SHORT PROBLEM
Could you write out the data from the line with "Based on what is" to the line with "628 centimetres", both lines included, as a numbered list with the blank lines dropped?
* begin LISTED RECORDS *
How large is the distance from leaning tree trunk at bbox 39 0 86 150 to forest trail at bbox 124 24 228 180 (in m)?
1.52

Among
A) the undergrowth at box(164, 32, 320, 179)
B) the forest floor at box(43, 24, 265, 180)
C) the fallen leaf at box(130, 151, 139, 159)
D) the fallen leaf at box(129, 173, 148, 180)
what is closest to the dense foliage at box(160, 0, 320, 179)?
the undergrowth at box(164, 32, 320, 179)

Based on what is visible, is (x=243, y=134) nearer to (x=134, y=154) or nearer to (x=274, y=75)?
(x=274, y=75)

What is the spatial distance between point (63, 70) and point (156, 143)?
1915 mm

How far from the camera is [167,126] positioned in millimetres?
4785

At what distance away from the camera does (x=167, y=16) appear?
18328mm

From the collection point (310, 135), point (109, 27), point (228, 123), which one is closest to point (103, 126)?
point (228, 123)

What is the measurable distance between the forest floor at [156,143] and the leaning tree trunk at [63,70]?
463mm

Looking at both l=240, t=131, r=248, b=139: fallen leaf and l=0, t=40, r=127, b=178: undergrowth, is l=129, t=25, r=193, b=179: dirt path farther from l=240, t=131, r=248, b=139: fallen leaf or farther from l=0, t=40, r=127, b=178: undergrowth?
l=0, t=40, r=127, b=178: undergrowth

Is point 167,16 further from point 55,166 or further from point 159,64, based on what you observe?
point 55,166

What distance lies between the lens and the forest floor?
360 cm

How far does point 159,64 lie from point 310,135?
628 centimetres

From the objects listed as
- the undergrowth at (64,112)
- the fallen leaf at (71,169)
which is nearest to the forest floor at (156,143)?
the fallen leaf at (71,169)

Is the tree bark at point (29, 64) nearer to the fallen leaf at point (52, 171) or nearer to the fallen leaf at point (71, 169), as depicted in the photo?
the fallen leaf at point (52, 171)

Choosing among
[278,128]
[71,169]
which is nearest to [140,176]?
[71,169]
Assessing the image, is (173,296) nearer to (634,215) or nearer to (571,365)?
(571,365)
* end LISTED RECORDS *
* begin LISTED RECORDS *
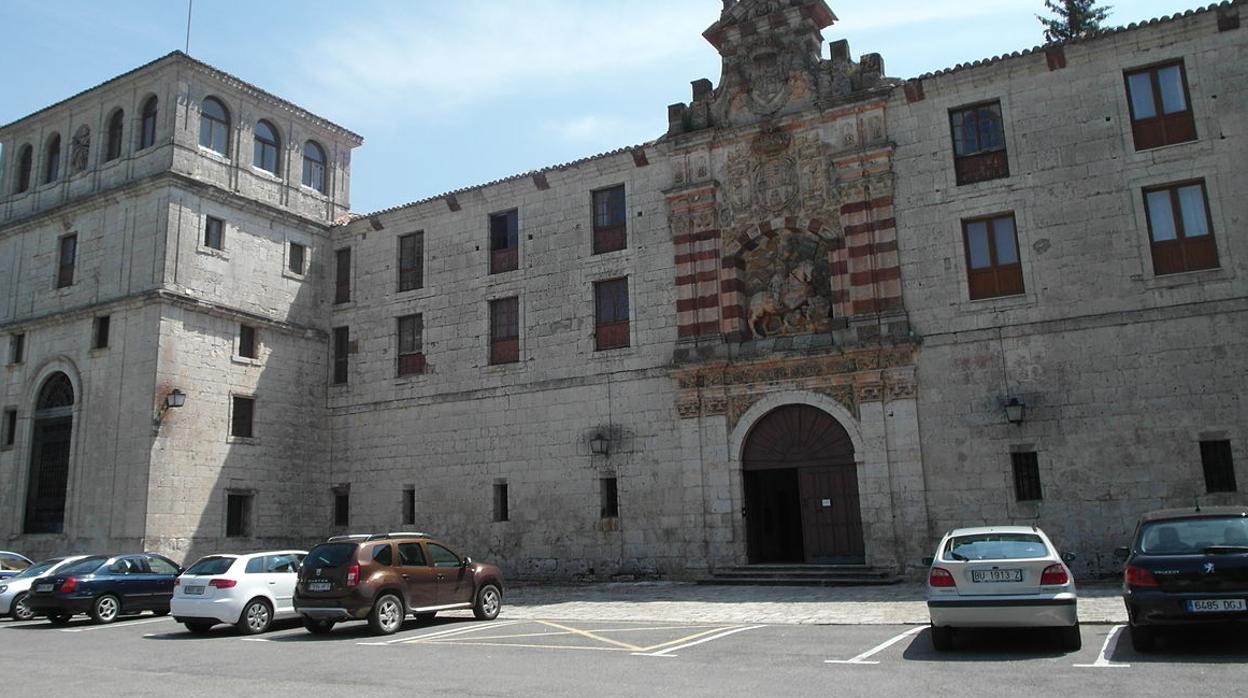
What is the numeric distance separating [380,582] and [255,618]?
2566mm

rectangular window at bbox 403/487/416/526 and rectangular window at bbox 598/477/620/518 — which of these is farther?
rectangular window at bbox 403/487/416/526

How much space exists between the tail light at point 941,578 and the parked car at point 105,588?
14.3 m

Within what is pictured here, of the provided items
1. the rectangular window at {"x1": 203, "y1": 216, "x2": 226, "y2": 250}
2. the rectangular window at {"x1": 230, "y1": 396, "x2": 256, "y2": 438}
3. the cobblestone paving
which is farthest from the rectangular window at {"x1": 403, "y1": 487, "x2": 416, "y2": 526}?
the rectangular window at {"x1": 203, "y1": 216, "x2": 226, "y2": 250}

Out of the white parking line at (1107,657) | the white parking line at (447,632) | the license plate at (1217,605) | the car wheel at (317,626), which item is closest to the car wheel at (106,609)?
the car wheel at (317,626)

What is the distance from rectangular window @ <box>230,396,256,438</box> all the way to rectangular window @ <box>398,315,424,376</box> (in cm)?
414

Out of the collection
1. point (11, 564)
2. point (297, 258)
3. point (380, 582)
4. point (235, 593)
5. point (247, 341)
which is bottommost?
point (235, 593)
* end LISTED RECORDS *
OUTPUT OF THE TASK
1. Based on what is visible, is (x=243, y=134) nearer to (x=134, y=154) or nearer to (x=274, y=75)?
2. (x=274, y=75)
3. What is the spatial distance between point (63, 70) and point (156, 143)?
4. 1915 mm
5. How far from the camera is [167,126] positioned in millimetres?
6. 4785
7. At what distance away from the camera does (x=167, y=16) appear?
8. 18328mm
9. From the collection point (310, 135), point (109, 27), point (228, 123), which one is closest to point (103, 126)?
10. point (228, 123)
11. What is the measurable distance between the forest floor at [156,143] and the leaning tree trunk at [63,70]?
12. 463mm
13. Looking at both l=240, t=131, r=248, b=139: fallen leaf and l=0, t=40, r=127, b=178: undergrowth, is l=129, t=25, r=193, b=179: dirt path farther from l=240, t=131, r=248, b=139: fallen leaf or farther from l=0, t=40, r=127, b=178: undergrowth?
14. l=0, t=40, r=127, b=178: undergrowth
15. Is point 167,16 further from point 55,166 or further from point 159,64, based on what you observe?
16. point 55,166
17. What distance lies between the lens and the forest floor?
18. 360 cm
19. How far does point 159,64 lie from point 310,135?
20. 628 centimetres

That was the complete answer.